--- begin Document ---
Now, you might say that this is necessary for some people, but be aware that it is the ultimate assault on human dignity. They are “paying the price” for their actions, but no one is in a position to benefit from the price paid. They aren’t working off debts or compensating victims or struggling to overcome anything. They are just “doing time,” costing taxpayers almost $25,000 a year per person. That’s all these people are to society: a cost, and they are treated as such.

And the communities in which they exist in these prisons consist of other un-valued people, and they become socialized into this mentality that is utterly contrary to every notion of civilization. Then there are the relentless threat and reality of violence, the unspeakable noise, the pervasiveness of every moral perversity. In short, prisons are Hell. It can be no wonder that they rehabilitate no one. As George Barnard Shaw said, “imprisonment is as irrevocable as death.”

What’s more, everything we know about government applies to this ultimate government program. It is expensive (states alone spend $44 billion on prisons every year), inefficient, brutal, and irrational. The modern prison system is also a relatively new phenomenon in history, one that is used to enforce political priorities (the drug war) rather than punish real crimes. It is also manipulated by political passions rather than a genuine concern for justice. The results of the drug war are not to reduce consumption but rather the opposite. Illegal drugs are now a $100 billion dollar industry in the US, while the drug war itself costs taxpayers $19 billion, even as the costs of running the justice system are skyrocketing (up 418% percent in 25 years).

People say that crime is down, so this must be working. Well, that depends on what you mean by crime. Drug use and distribution are associated with violence solely because they are illegal. They are crimes because the state says they are crimes, but they do not fit within the usual definition we find in the history of political philosophy, which centers on the violation of person or property. What’s more, the “crime” of drug use and distribution hasn’t really been kept down; it has only gone further underground. It’s a major irony and commentary on the workability of prisons that drug markets are very active there.
--- end Document ---
Challenges:
(a) Answer these from the passage on prisons:
(i) What does it say each prisoner costs taxpayers per year?
(ii) How much do states alone spend on prisons every year?
(iii) What does the usual definition of crime in the history of political philosophy center on?
(b) Write the next paragraph of the passage on prisons, picking up after its final sentence and keeping its argument and tone.
--- begin Raw data ---
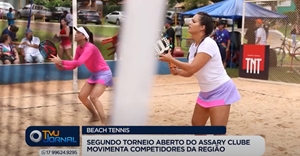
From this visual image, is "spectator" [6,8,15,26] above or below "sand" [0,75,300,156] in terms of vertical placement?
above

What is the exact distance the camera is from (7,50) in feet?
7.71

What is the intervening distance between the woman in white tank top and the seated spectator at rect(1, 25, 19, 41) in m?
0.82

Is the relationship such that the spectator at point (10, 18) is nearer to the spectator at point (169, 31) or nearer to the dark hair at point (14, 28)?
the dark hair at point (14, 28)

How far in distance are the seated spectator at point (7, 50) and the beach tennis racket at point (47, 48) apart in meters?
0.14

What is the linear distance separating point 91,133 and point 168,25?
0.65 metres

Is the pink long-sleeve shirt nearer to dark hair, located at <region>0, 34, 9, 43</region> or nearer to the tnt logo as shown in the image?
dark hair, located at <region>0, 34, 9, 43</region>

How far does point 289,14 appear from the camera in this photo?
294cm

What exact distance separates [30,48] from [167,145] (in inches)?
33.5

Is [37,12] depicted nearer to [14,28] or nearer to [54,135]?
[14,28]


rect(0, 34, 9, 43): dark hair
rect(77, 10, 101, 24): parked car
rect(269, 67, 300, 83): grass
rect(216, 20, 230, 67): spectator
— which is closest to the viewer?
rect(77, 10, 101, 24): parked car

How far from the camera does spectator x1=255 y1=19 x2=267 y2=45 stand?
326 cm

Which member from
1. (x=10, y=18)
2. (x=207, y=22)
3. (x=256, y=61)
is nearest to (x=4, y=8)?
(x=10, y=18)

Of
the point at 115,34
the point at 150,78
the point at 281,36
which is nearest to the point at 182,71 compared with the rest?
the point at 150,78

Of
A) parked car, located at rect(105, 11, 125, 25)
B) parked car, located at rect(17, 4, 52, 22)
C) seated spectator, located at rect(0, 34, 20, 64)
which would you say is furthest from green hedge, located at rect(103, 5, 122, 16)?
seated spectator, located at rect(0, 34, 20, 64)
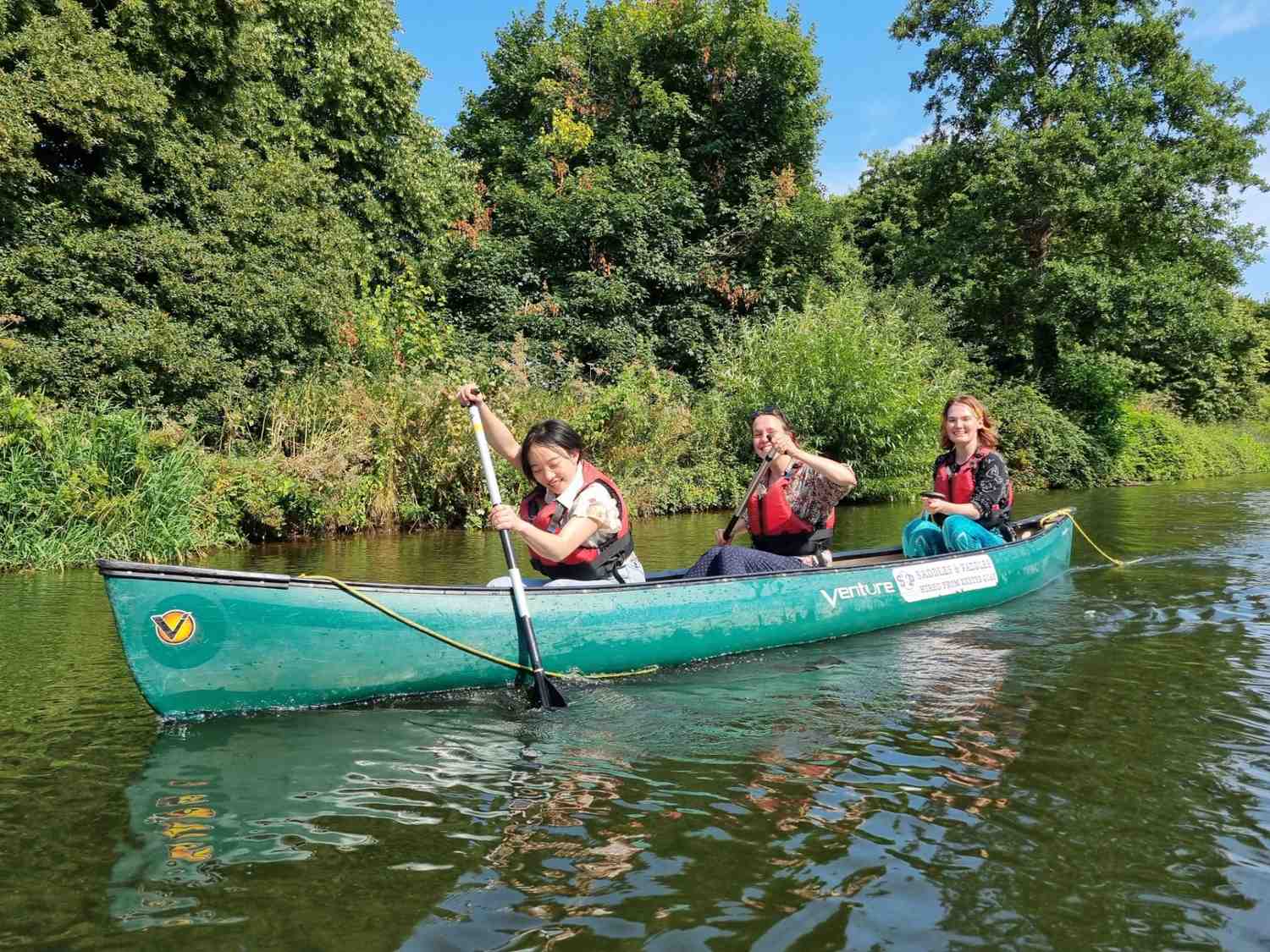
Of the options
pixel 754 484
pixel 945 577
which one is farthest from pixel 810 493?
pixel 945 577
--- end Raw data ---
Answers in order:
(a)
(i) Almost $25,000 a year per person.
(ii) $44 billion.
(iii) The violation of person or property.

(b)
Now to causes. Some social scientists give the predictable explanation that all this is due to the lack of a “social safety net” in the U.S. In the first place, the U.S. has had such a net for a hundred years, and yet these people seem not to have noticed, even though no such net is big enough for some people. Moreover, it is more likely the very presence of such a net — which creates a moral hazard so that people do not learn to be responsible for their own well-being — that contributes to criminal behavior (all else being equal).

There are those on all sides who attribute the increase to racial factors, given that the imprisoned population is disproportionately black and Hispanic, and noting the disparity in crime rates in such places as Minnesota with low levels of minority populations. But this factor too could be illusory, especially as regards drug use, since it is far more likely that a state system will catch and punish people with less influence and social standing than those whom the state regards as significant.

A more telling point comes to us from political analysts, who observe the politicization of judicial appointments in the United States. Judges run on their “tough on crime” records, or are appointed for them, and so have every incentive to lock people up more than justice truly demands.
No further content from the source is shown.